● TASK
Reproduce each of the items below verbatim, leaving out the pictures.

--

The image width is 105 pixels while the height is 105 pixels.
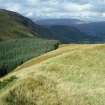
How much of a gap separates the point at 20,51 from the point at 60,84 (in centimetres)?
8068

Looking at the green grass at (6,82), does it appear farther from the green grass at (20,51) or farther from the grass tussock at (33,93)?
the green grass at (20,51)

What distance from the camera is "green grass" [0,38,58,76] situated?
113125mm

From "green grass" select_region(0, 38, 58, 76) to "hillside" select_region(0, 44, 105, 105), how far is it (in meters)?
56.8

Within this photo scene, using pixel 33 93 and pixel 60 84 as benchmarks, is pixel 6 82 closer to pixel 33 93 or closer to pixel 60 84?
pixel 33 93

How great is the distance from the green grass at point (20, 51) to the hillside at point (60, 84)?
186 feet

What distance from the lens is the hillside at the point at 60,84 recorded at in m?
41.6

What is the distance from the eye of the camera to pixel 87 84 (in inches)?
1780

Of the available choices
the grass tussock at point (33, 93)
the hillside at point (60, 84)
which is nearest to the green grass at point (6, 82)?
the hillside at point (60, 84)

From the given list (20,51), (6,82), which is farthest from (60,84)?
(20,51)

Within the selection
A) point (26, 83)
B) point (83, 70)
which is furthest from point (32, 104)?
point (83, 70)

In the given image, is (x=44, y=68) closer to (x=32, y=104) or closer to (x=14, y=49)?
(x=32, y=104)

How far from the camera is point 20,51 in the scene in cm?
12544

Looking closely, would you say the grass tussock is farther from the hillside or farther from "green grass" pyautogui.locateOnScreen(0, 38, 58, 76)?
"green grass" pyautogui.locateOnScreen(0, 38, 58, 76)

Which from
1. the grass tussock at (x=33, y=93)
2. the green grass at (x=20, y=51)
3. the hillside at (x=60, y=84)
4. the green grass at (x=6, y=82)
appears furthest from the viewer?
the green grass at (x=20, y=51)
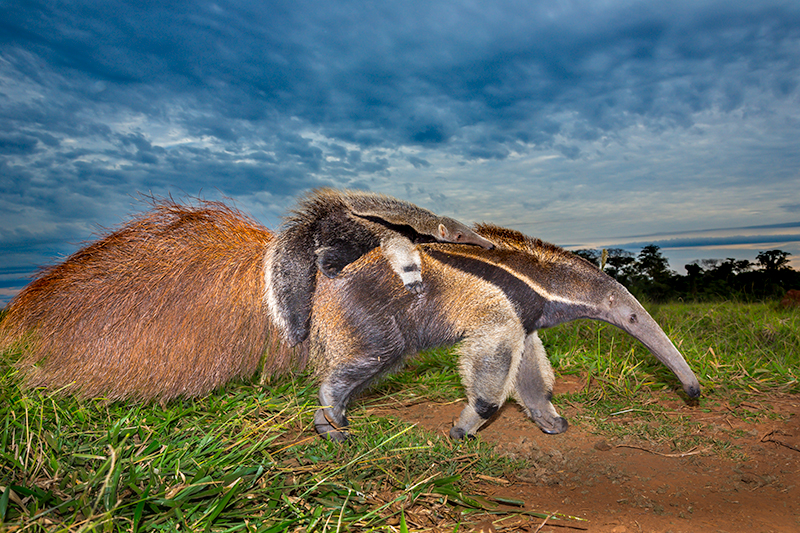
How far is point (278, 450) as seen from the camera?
10.8 feet

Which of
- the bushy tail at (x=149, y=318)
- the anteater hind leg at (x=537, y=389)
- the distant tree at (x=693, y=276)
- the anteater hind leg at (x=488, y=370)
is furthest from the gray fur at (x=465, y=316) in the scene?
the distant tree at (x=693, y=276)

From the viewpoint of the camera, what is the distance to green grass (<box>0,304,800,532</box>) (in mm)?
Answer: 2346

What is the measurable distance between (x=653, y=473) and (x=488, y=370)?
1417 mm

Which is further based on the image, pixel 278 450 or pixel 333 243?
pixel 333 243

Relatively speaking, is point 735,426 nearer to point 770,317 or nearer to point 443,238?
point 443,238

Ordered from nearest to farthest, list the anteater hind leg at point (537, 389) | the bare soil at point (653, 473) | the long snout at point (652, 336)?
the bare soil at point (653, 473) < the long snout at point (652, 336) < the anteater hind leg at point (537, 389)

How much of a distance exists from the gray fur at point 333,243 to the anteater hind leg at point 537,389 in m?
1.21

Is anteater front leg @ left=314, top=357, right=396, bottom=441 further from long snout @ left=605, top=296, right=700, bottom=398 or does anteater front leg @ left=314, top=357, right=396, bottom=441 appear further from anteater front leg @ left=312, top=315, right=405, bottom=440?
long snout @ left=605, top=296, right=700, bottom=398

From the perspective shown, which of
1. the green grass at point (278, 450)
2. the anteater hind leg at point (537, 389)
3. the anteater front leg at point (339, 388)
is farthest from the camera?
the anteater hind leg at point (537, 389)

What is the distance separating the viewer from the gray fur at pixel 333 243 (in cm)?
374

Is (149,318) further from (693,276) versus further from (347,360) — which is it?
(693,276)

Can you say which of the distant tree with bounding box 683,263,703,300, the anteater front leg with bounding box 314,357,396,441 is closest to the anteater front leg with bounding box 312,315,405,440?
the anteater front leg with bounding box 314,357,396,441

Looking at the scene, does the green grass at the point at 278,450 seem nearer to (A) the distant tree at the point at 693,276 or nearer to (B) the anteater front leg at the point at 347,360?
(B) the anteater front leg at the point at 347,360

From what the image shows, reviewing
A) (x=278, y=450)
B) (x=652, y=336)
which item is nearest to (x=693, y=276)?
(x=652, y=336)
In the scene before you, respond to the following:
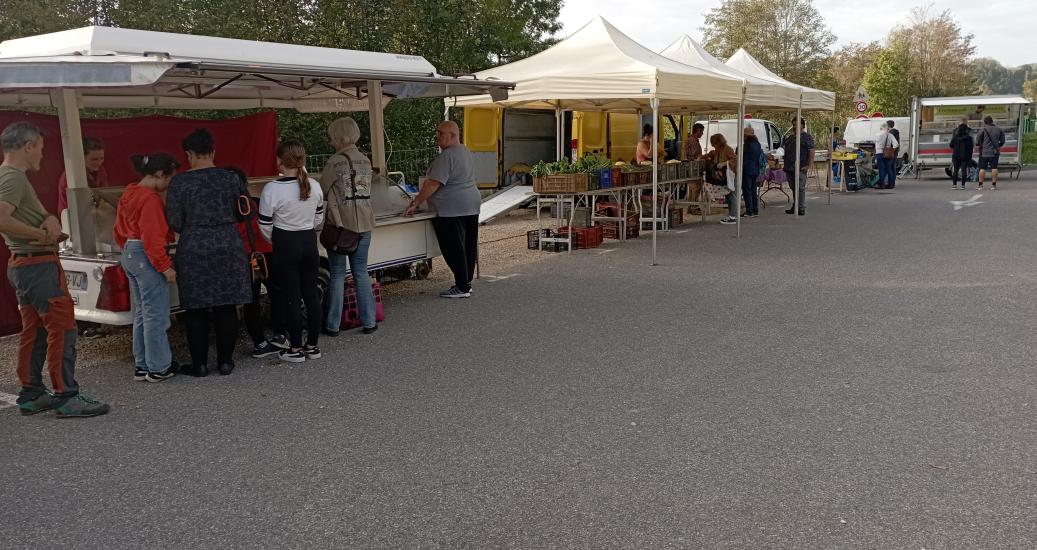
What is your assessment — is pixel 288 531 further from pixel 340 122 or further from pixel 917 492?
pixel 340 122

--

● ANSWER IN FULL
The image width is 105 pixels while the height is 105 pixels.
How much of a gap separates the point at 20,51 from the point at 60,84 (in centimetres)?
8068

Looking at the green grass at (6,82), does it appear farther from the green grass at (20,51) or farther from the grass tussock at (33,93)?
the green grass at (20,51)

What distance from the camera is "green grass" [0,38,58,76] situated?
113125mm

From "green grass" select_region(0, 38, 58, 76) to "hillside" select_region(0, 44, 105, 105), how far is it (in meters)?
56.8

Within this photo scene, using pixel 33 93 and pixel 60 84 as benchmarks, is pixel 6 82 closer to pixel 33 93 or closer to pixel 60 84?
pixel 33 93

How great is the distance from the green grass at point (20, 51) to the hillside at point (60, 84)?
186 feet

What distance from the lens is the hillside at the point at 60,84 recorded at in m?
41.6

What is the distance from the eye of the camera to pixel 87 84 (in inches)?
1780

Of the available choices
the grass tussock at point (33, 93)
the hillside at point (60, 84)
which is nearest to the green grass at point (6, 82)?
the hillside at point (60, 84)

From the given list (20,51), (6,82), which is farthest from (60,84)?
(20,51)

Within the selection
A) point (26, 83)
B) point (83, 70)
which is furthest from point (32, 104)?
point (83, 70)

In the given image, is (x=44, y=68) closer to (x=32, y=104) or closer to (x=14, y=49)?
(x=32, y=104)

How far from the camera is point 20,51 in the scene in cm?
12544

Looking closely, would you say the grass tussock is farther from the hillside or farther from "green grass" pyautogui.locateOnScreen(0, 38, 58, 76)?
"green grass" pyautogui.locateOnScreen(0, 38, 58, 76)

Which from
1. the grass tussock at (x=33, y=93)
2. the green grass at (x=20, y=51)
3. the hillside at (x=60, y=84)
4. the green grass at (x=6, y=82)
appears furthest from the viewer?
the green grass at (x=20, y=51)
How far is point (278, 450) as seen from the camera?
10.8 feet

Which of
- the bushy tail at (x=149, y=318)
- the anteater hind leg at (x=537, y=389)
- the distant tree at (x=693, y=276)
- the anteater hind leg at (x=488, y=370)
is furthest from the gray fur at (x=465, y=316) in the scene?
the distant tree at (x=693, y=276)

From the viewpoint of the camera, what is the distance to green grass (<box>0,304,800,532</box>) (in mm)?
Answer: 2346

What is the measurable distance between (x=653, y=473) and (x=488, y=370)?
1417 mm

Which is further based on the image, pixel 278 450 or pixel 333 243?
pixel 333 243

Relatively speaking, is point 735,426 nearer to point 770,317 or nearer to point 443,238?
point 443,238

Ordered from nearest to farthest, list the anteater hind leg at point (537, 389) | the bare soil at point (653, 473) | the long snout at point (652, 336)?
the bare soil at point (653, 473) < the long snout at point (652, 336) < the anteater hind leg at point (537, 389)

How much of a distance exists from the gray fur at point 333,243 to the anteater hind leg at point 537,389 in m?
1.21

Is anteater front leg @ left=314, top=357, right=396, bottom=441 further from long snout @ left=605, top=296, right=700, bottom=398 or does anteater front leg @ left=314, top=357, right=396, bottom=441 appear further from anteater front leg @ left=312, top=315, right=405, bottom=440?
long snout @ left=605, top=296, right=700, bottom=398

From the perspective shown, which of
1. the green grass at point (278, 450)
2. the anteater hind leg at point (537, 389)
3. the anteater front leg at point (339, 388)
is farthest from the camera?
the anteater hind leg at point (537, 389)

What is the distance separating the viewer from the gray fur at pixel 333 243 (in cm)?
374

Is (149,318) further from (693,276) versus further from (347,360) — which is it?
(693,276)

Can you say which of the distant tree with bounding box 683,263,703,300, the anteater front leg with bounding box 314,357,396,441 is closest to the anteater front leg with bounding box 312,315,405,440?
the anteater front leg with bounding box 314,357,396,441

Looking at the scene, does the green grass at the point at 278,450 seem nearer to (A) the distant tree at the point at 693,276 or nearer to (B) the anteater front leg at the point at 347,360?
(B) the anteater front leg at the point at 347,360

From what the image shows, reviewing
A) (x=278, y=450)
B) (x=652, y=336)
which item is nearest to (x=693, y=276)?
(x=652, y=336)
In the scene before you, respond to the following:
What is your assessment — is pixel 288 531 further from pixel 340 122 or further from pixel 917 492?
pixel 340 122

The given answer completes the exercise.